In the first case, Justice Jide Falola sentenced Hammed Rafiu (37), Rasidi Waidi (39), Kayode Sunday (29), and Owolabi Bashiru (54) to death for robbing and killing a Lagos-based businessman and ex-staff of FCMB, Mr. Victor Akinbile, said to be a relative of the immediate past Osun State Deputy Governor, Mr. Benedict Alabi. Akinbile had visited Osun on November 26, 2018, to attend the swearing-in ceremony of the former Governor Adeboyega Oyetola, and went to Ikirun to pass the night in his uncle’s house when he was attacked by the four men. One of the defendants, Owolabi, a security guard working in a house opposite where the victim wanted to pass the night, informed three others about his arrival.

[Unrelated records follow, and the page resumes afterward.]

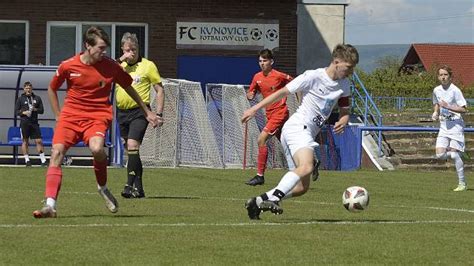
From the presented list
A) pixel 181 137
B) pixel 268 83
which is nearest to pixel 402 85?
pixel 181 137

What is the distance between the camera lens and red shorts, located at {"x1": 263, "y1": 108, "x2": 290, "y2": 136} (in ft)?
66.2

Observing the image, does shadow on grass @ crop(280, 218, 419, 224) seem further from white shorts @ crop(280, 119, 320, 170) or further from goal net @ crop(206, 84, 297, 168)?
goal net @ crop(206, 84, 297, 168)

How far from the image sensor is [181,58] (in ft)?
121

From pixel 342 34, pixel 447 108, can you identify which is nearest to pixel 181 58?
pixel 342 34

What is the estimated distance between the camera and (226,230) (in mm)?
10891

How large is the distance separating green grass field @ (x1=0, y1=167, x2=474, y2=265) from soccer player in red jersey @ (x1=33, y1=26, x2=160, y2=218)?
686 mm

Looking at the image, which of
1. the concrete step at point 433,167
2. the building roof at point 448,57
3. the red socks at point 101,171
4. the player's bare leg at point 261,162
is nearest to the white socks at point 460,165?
the player's bare leg at point 261,162

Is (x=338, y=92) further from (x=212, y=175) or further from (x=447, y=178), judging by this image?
(x=447, y=178)

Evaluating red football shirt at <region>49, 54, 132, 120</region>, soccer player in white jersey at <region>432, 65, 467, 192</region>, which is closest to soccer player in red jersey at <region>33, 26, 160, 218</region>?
red football shirt at <region>49, 54, 132, 120</region>

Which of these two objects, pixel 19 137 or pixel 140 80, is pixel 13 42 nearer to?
pixel 19 137

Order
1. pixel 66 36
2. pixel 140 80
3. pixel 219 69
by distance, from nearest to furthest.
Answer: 1. pixel 140 80
2. pixel 66 36
3. pixel 219 69

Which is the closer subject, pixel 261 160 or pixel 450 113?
pixel 450 113

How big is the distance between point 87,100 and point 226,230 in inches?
88.8

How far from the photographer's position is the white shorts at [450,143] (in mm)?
19750
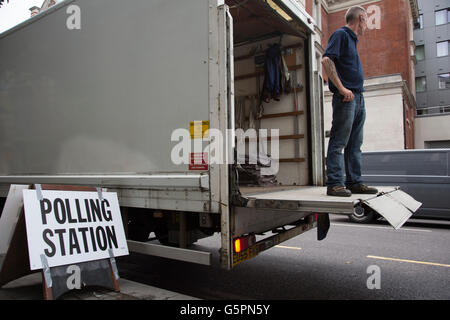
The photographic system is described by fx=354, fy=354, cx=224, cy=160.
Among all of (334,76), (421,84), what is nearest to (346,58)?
(334,76)

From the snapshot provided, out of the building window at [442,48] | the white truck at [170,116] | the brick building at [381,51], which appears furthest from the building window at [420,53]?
the white truck at [170,116]

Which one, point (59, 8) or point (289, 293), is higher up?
point (59, 8)

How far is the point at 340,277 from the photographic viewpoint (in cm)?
468

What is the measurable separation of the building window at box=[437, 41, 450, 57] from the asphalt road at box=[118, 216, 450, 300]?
3202 cm

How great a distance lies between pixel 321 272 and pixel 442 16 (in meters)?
36.7

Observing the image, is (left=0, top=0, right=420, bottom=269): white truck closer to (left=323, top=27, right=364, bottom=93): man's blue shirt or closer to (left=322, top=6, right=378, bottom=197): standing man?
(left=322, top=6, right=378, bottom=197): standing man

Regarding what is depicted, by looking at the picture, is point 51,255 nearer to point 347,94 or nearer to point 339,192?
point 339,192

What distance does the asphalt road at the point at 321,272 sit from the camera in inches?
164

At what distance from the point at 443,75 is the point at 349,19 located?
34.5 meters

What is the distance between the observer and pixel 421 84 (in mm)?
33562

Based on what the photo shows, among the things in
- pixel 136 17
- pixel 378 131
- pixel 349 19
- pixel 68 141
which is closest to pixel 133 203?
pixel 68 141

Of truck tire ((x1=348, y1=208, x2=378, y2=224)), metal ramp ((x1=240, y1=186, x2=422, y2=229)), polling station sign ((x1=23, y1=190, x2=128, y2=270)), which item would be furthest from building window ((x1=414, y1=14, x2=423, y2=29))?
polling station sign ((x1=23, y1=190, x2=128, y2=270))

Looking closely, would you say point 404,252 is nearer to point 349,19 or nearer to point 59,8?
point 349,19
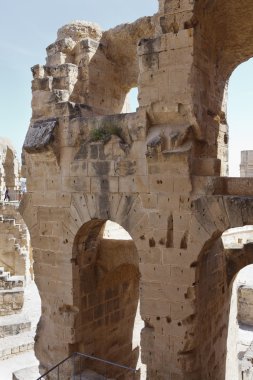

The four men forcefully gained entrance into the victim’s room and demanded a sum of N10 million but that Akinbile who did not have such amount on him first surrendered all the cash he had and transferred an additional N3 million to a bank account belonging to one of the assailants, Ahmed Rafiu. They later seized Akinbile and locked him up in the trunk of his Toyota Camry and drove him to Dominion Camp area on old Iragbiji Road along Ikirun/Osogbo Road, where they set his car ablaze and watched him die in the trunk of the burning vehicle.

NCoS said 3166 inmates on death row in Nigeria as of Dec. 12, 2022.

CGC Haliru Nababa, Comptroller-General of the Nigerian Correctional Services (NCoS), stated at a media parley in Abuja on December 15, 2022 that a total of 3,166 inmates are presently on death row in Nigeria as of December 12, 2022. Only 62 of these convicts (representing 1.9 percent) are female. Even though the death sentence is legal in Nigeria, as the number of inmates on death row increases, executions are rare in the country. Yet, judges continue to pronounce the death penalty for offences like treason, kidnapping, murder, armed robbery and involvement with militia groups. According to Amnesty International, Nigeria has the highest death-row population in sub-Saharan Africa. Between 1999 and 2007, no inmate was executed. But between 2007 and 2017, seven inmates were executed. The group said the 621 death sentences imposed in 2017 accounted for 71 percent of all confirmed death sentences ordered in sub-Saharan Africa that year.

Nigerian courts carried out three executions in 2016 and handed out 527 death sentences, three times more than the previous year. State governors have the legal backing to sign the death warrant. But human rights lawyer, Femi Falana (SAN), has said that since the return of democracy in 1999, only few governors have signed death warrants of the execution of death row inmates in the country. Many death row inmates, including those that have been condemned to death by the Supreme Court like the leader of the Christian Praying Assembly, Reverend (Chukwuemeka Ezeugo) King, continue to languish in confinement for years, awaiting execution. Meanwhile, the Executive Director of the Legal Defence Assistance Programme, LEDA, Chino Obiagwu, SAN, expressed surprise that some governors said they were willing to sign death warrants notwithstanding two different cases pending in courts in Abuja and Lagos seeking to stop the execution of death row inmates.

Many senior lawyers want the death penalty gone.

The issue of the death penalty has continually stirred emotions across Nigeria’s social and political divides. While international law discourages the imposition of the death penalty, Nigeria is one of the countries that still retains the use of the death penalty in its criminal law and penal code. A total of 110 countries in the world have abolished the death sentence for all crimes, 54 countries including Nigeria still retains the provision in their laws. Many senior lawyers, including Falana (SAN), Adegboruwa (SAN), Pedro (SAN), and Sowemimo (SAN), and human rights institutions are pushing for the abolishment of the death penalty. However, others are pleading for its retention.